In addition to the issue of species boundaries, there are other issues that need to be considered and discussed prior to large-scale acceptance and usage of transgenics and other genetic engineering research, including:
- the risks and benefits of the experimental use of animals;
- the risk of creating new diseases—for which there is no treatment—by combining animal DNA or human DNA with plant DNA;
- the potential long-term risks to the environment;
- the potential for increased suffering of transgenic organisms. Various bioethicists, environmentalists, and animal rights activists have argued that it is wrong to create animals that would suffer as a result of genetic alteration (for example, a pig with no legs) and that such experimentation should be banned.22
The Legal Implications of Transgenics
Several bioethicists have called for a ban on species-altering technologies that would be enforced by an international tribunal.23 Part of the rationale for this ban is the concern that such technologies could be used to create a slave race—that is, a race of subhumans that could be exploited. In April 1998, scientists Jeremy Rifkin and Stuart Newman, who are both opposed to genetically modified organisms (GMOs), applied for a patent for a “humanzee” (part human and part chimpanzee) to intentionally fuel debate on the issues and draw attention to potential abuses. The United States Patent and Trademark Office (USPTO) denied the patent on the grounds that it violated the Thirteenth Amendment of the Constitution of the United States, which explicitly prohibits slavery.24
Although the USPTO has permitted the extensive patenting of bioengineered life forms, the question that was raised by Newman and Rifkin’s application is one that will not easily be resolved: What constitutes a person? A genetic definition is not very helpful, given the variability of gene sequences between individuals. A species definition can be controversial, as mentioned earlier.25 If we look to specific characteristics for a definition, we are faced with the fact that humans share many characteristics with primates and other animals—so where do we draw the line?26
If we create a being that has the ability to speak and perhaps even reason, but looks like a dog or a chimp, should that creation be given all the rights and protection traditionally bestowed upon a person? Some bioethicists argue that the definition of “human being” should be more expansive and protective, rather than more restrictive.27 Others argue that more expansive definitions could minimize humanity’s status and create a financial disincentive to patenting creations that could be of potential use. The question of whether the definition should be more expansive or restrictive will need to be considered as courts, legislatures, and institutions address laws regarding genetic discrimination.

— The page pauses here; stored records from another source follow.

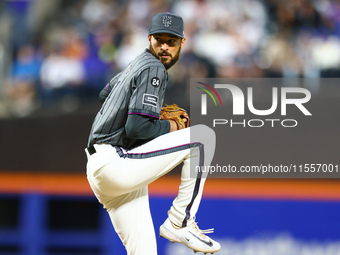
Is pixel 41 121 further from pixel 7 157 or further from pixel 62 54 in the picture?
pixel 62 54

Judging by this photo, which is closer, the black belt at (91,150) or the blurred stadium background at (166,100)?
the black belt at (91,150)

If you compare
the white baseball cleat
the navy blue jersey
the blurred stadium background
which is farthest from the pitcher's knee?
the blurred stadium background

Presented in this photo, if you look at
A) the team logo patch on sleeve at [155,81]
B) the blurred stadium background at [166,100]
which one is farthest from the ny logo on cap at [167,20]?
the blurred stadium background at [166,100]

Figure 6: The International Olympic Committee is one of multiple organizations that have expressed public concern about genetic engineering.
In a similar vein, the medical director of the International Olympic Committee (IOC) has expressed concern that athletes have started employing genetic engineering to get an edge over their competition.28 If individuals are willing to genetically manipulate their children to make them better athletes, then it’s likely individuals will be willing to manipulate their children to better looking, more musically inclined, or whatever else might give them an advantage. Opponents of genetic manipulation argue that, by allowing this, we run the risk of creating a race of superhumans, changing what it means to be “normal” and increasing the ever-widening gap between the haves and the have-nots. Proponents of genetic manipulation argue that currently parents can and do give their children advantages by sending them to better schools or giving them growth hormones, and that banning genetic manipulation is a denial of individual liberties. These arguments also reflect the opposing philosophies regarding how scarce resources should be allocated.
Genetic engineering and transgenics continue to present intriguing and difficult challenges for 21st century scientists and ethicists, and education and meaningful, respectful discourse are just the beginning of what is required to tackle such complex ethical issues. Until we as a society or, perhaps, as a global entity can agree on what beings—human or otherwise—are worthy of moral and legal status and respect, we can expect intense cross-disciplinary debate and discussion as new life forms are created through science and medicine.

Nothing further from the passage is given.